Exercise → Could you retype the rows below, starting at the first line and ending at the line that contains "3.72 meters", leaving out any pictures?

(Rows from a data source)
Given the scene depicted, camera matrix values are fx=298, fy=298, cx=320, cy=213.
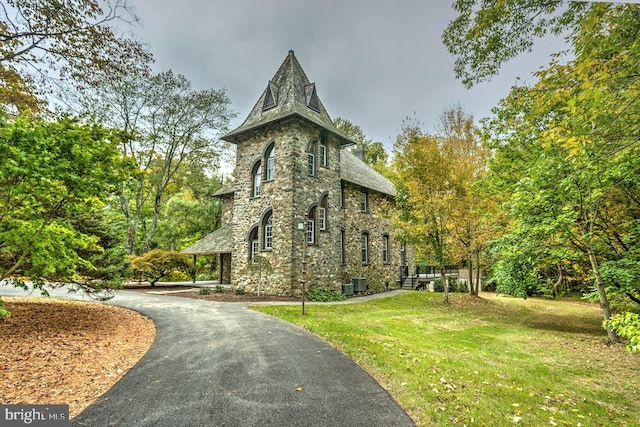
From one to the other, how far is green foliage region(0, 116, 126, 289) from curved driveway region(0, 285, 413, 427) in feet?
9.49

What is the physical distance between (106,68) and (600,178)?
491 inches

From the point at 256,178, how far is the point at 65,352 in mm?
11397

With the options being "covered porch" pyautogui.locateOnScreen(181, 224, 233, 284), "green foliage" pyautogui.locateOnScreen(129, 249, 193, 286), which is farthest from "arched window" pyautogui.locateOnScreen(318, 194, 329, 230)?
"green foliage" pyautogui.locateOnScreen(129, 249, 193, 286)

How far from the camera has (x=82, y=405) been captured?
3.72 meters

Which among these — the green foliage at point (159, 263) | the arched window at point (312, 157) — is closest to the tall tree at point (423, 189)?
the arched window at point (312, 157)

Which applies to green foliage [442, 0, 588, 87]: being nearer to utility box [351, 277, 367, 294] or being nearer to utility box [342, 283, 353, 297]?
utility box [342, 283, 353, 297]

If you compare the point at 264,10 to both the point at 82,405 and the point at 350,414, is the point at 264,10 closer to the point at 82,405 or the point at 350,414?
the point at 350,414

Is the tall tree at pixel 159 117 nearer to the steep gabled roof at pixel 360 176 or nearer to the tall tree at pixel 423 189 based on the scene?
the steep gabled roof at pixel 360 176

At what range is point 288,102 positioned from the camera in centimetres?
1517

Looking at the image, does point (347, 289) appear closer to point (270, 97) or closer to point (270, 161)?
point (270, 161)

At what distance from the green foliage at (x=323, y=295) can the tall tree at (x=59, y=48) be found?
10.5 m

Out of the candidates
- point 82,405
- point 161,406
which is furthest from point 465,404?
point 82,405

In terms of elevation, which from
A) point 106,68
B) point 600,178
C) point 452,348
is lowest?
point 452,348

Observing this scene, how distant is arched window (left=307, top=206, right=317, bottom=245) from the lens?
14.9 m
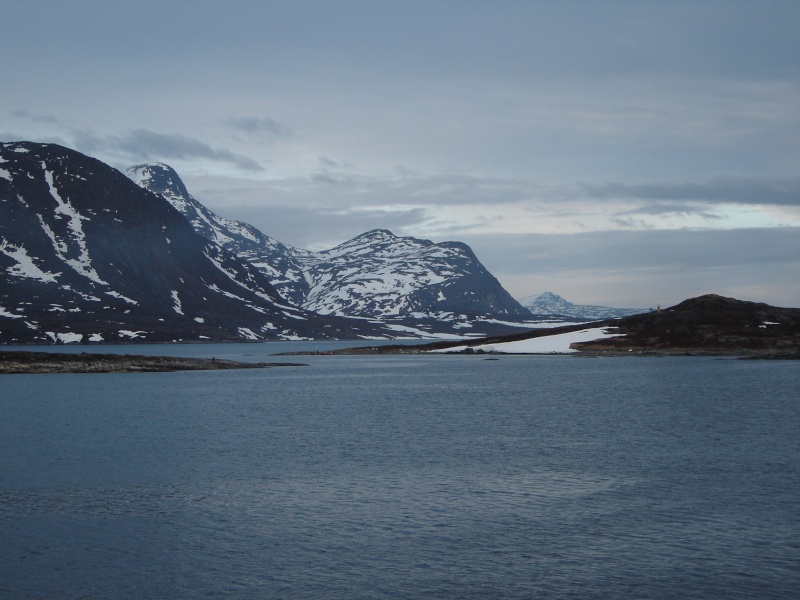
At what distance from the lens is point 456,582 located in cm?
2706

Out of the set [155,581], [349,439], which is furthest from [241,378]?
[155,581]

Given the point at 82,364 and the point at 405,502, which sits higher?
the point at 82,364

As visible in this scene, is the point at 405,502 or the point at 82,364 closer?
the point at 405,502

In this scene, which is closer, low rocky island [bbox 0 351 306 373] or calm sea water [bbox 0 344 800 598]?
calm sea water [bbox 0 344 800 598]

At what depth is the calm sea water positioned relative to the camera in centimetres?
2748

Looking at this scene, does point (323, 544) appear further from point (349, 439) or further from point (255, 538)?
point (349, 439)

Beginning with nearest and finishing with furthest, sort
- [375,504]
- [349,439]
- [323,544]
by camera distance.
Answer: [323,544] < [375,504] < [349,439]

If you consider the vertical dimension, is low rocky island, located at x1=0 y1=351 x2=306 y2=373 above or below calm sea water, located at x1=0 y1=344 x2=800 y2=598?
above

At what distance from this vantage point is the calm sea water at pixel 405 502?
90.2 feet

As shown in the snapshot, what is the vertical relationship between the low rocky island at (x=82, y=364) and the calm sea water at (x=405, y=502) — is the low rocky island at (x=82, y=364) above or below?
above

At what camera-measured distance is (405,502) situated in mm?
38688

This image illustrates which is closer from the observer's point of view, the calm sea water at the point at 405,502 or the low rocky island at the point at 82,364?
the calm sea water at the point at 405,502

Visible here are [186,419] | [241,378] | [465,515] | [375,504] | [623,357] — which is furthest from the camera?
[623,357]

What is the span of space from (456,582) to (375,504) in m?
11.7
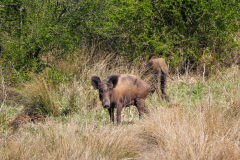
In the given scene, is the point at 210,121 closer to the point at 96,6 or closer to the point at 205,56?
the point at 96,6

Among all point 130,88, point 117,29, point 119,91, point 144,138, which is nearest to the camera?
point 144,138

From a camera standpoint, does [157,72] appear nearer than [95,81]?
No

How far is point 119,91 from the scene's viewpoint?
581 cm

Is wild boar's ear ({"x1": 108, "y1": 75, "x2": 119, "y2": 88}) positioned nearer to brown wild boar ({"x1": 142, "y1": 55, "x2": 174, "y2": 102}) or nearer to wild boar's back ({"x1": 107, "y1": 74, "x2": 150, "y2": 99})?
wild boar's back ({"x1": 107, "y1": 74, "x2": 150, "y2": 99})

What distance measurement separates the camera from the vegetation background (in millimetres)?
4469

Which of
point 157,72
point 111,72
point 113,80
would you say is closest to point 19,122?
point 113,80

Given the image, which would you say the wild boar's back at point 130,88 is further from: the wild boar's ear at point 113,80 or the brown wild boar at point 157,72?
the brown wild boar at point 157,72

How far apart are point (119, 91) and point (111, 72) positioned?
11.2 feet

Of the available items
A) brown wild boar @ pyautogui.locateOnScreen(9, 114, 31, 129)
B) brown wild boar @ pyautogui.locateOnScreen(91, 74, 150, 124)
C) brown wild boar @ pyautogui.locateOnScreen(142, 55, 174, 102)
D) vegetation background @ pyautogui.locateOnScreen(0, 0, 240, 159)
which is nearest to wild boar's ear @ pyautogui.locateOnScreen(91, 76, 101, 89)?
brown wild boar @ pyautogui.locateOnScreen(91, 74, 150, 124)

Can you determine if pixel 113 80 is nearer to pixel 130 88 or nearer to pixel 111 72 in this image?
pixel 130 88

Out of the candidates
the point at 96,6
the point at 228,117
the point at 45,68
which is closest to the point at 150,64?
the point at 96,6

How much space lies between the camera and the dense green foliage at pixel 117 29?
340 inches

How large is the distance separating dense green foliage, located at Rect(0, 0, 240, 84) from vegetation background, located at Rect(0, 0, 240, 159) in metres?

Response to the exercise →
Given the scene depicted, camera matrix values are fx=298, fy=298, cx=320, cy=213.
From one to the other, how far is green foliage region(0, 116, 126, 289) from curved driveway region(0, 285, 413, 427) in feet?
9.49

What is the physical distance between (106,68) and (600,178)?
491 inches

From the point at 256,178, how far is the point at 65,352 in mm?
11397

With the options being "covered porch" pyautogui.locateOnScreen(181, 224, 233, 284), "green foliage" pyautogui.locateOnScreen(129, 249, 193, 286), which is farthest from "arched window" pyautogui.locateOnScreen(318, 194, 329, 230)?
"green foliage" pyautogui.locateOnScreen(129, 249, 193, 286)

How far from the camera has (x=82, y=405) been captured?
3.72 meters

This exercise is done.